Abstract
This cohort study uses data from the ongoing Adolescent Brain Cognitive Development (ABCD) study to assess the association of maternal use of cannabis before and after knowledge of pregnancy with psychosis proneness in children.
Mirroring increases in the general population, the prevalence of past-month marijuana use among pregnant mothers in the United States increased by 75% between 2002 (2.85%) and 2016 (4.98%).1 Although cannabis use has been linked to psychosis, little is known about prenatal exposure.2,3 Unprecedented increases in marijuana use during pregnancy, alongside evidence that cannabis use is correlated with psychosis and that endocannabinoids play an important role in neurodevelopment, highlight the importance of evaluating potential long-term consequences of prenatal exposure.4
Methods
We used data from the ongoing Adolescent Brain Cognitive Development (ABCD) study (data release 1.0; https://abcdstudy.org/) to test whether maternal report of cannabis use during pregnancy is associated with psychosis proneness (Prodromal Questionnaire–Brief Child Version total score) among 4361 children aged 8.9 to 11.0 years who were born between 2005 and 2008 to 3774 mothers through 3926 pregnancies (Table). All parents provided written informed consent, and all children provided assent to a research protocol approved by the institutional review board at each data collection site (https://abcdstudy.org/study-sites/). The Prodromal Questionnaire-Brief Child version is a 21-item self-report questionnaire designed for children that assesses psychoticlike experiences; total scores range from 0 to 21, with higher scores indicating more psychoticlike experiences.5 Because the sample contains twin and nontwin siblings as well as 21 research sites, linear mixed-effects models were used to nest data on these parameters using the lme4 package in R, version 3.5.0 (The R Foundation). Analyses examining the association between offspring psychosis proneness and prenatal marijuana exposure before (0/1) and after (0/1) maternal knowledge of pregnancy (entered into the regression simultaneously) were conducted using 3 statistical models: (1) no fixed-effect covariates (FECs); (2) potentially confounding FECs (ie, child-, mother-, and pregnancy-related variables; eg, maternal alcohol and tobacco use during pregnancy, maternal education, household income, familial history of psychosis, unplanned pregnancy, child substance exposure; see footnote to the Table); and (3) only FECs significantly associated with psychosis proneness (Table).
Table. Regression Results and Descriptive Statistics for Prenatal Cannabis Exposure and Child Psychosis Proneness Among 4054 Children.
| Risk Factora | Sample Descriptive Statistic | b (95% CI) | P Value |
|---|---|---|---|
| Maternal education, mean (SD), y | 16.99 (2.49) | −0.15 (−0.19 to −0.10) | <.001 |
| Unplanned pregnancy, No. (%) | 1368 (33.7) | 0.50 (0.26 to 0.74) | <.001 |
| Family history of psychosis, No. (%) | 98 (2.4) | 1.21 (0.50 to 1.92) | <.001 |
| Female child, No. (%) | 1908 (47.1) | −0.23 (−0.44 to −0.02) | .03 |
| Child tobacco puff, No. (%) | 25 (0.6) | 1.32 (−0.01 to 2.65) | .05 |
| Child alcohol sip, No. (%) | 1069 (26.4) | 0.63 (0.39 to 0.88) | <.001 |
| Cannabis use during pregnancy, No. (%) | |||
| Before knowledge of pregnancy | 189 (4.7) | −0.06 (−0.66 to 0.53) | .84 |
| After knowledge of pregnancy | 56 (1.4) | 1.41 (0.34 to 2.48) | .01 |
Results represent the model including only covariates that were significantly associated with child psychosis proneness.

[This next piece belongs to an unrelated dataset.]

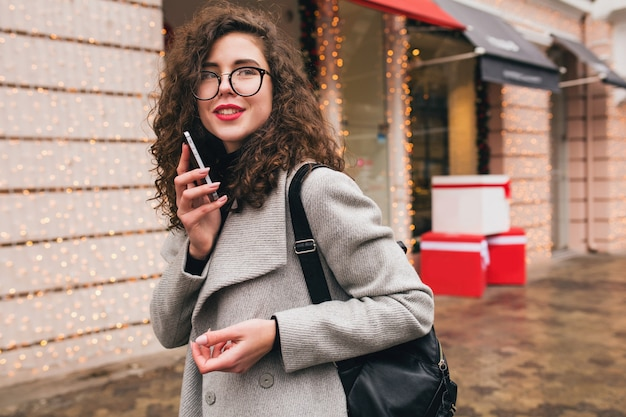 Young beautiful woman talking on smartphone, autumn street city style, warm coat, glasses, happy, smiling, holding phone in hand, curly hair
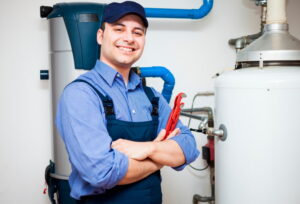 smiling-technician-standing-in-front-of-water-heater-and-holding-wrench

All covariates considered were (1) household income; (2) maternal educational level; (3) length of time pregnant before maternal knowledge of pregnancy; (4) whether the pregnancy was unplanned (0 = planned, 1 = unplanned); (5) maternal age at birth; (6) prenatal vitamin use, (7-11) first-degree familial history of mental illness: depression, psychosis, anxiety, mania, antisocial behavior; (12-13) prenatal exposure to alcohol or tobacco before maternal knowledge of pregnancy; (14-15) prenatal exposure to alcohol or tobacco after maternal knowledge of pregnancy; (16-22) child race/ethnicity: white, African American, Asian, Native American, Pacific Islander, Hispanic, other; (23) birth weight; (24) child age; (25) child sex (0 = male, 1 = female); (26-27) child substance use: tobacco puff, alcohol sip. A model including all covariates produced similar results (n = 3308): marijuana use after (b = 1.88 P = .008), but not before (b = −0.41, P = .26), maternal knowledge of pregnancy was associated with increased psychosis proneness. Owing to the limited endorsement of ever having a marijuana puff among children (n = 1), we did not include this variable as a covariate. However, excluding this individual does not meaningfully alter association, nor does using log-transformed values for psychosis proneness.
Results
Among 4361 children born (mean [SD] age, 10.0 [0.6] years; 2062 [47.28%] girls), 201 (4.61%) were prenatally exposed to marijuana (138 were exposed to marijuana prenatally only before maternal knowledge, 61 were exposed to marijuana prenatally before and after maternal knowledge, and 2 were exposed to marijuana prenatally only after maternal knowledge of pregnancy). Marijuana use after knowledge of pregnancy was associated with increased offspring psychosis proneness in models with and without FECs (with FECs and missing data listwise deletion, there were 4054 children, of whom 56 were exposed to cannabis prenatally after maternal knowledge of pregnancy (unstandardized β coefficients [b] > 1.41; P < .01; Figure and Table). Post hoc specificity analyses with FECs revealed no link between prenatal exposure after pregnancy knowledge and offspring internalizing, externalizing, or attention symptoms reported on the Child Behavior Checklist (b < 1.01 and P > .46 for all comparisons).6 Marijuana use before maternal knowledge of pregnancy was associated with increased psychosis proneness without FECs (b = 0.73; P = .004), but not with their inclusion (|b|< 0.41; P > .25; Table).
Figure. Association of Prenatal Cannabis Exposure After Maternal Knowledge of Pregnancy With Psychosis Proneness During Childhood.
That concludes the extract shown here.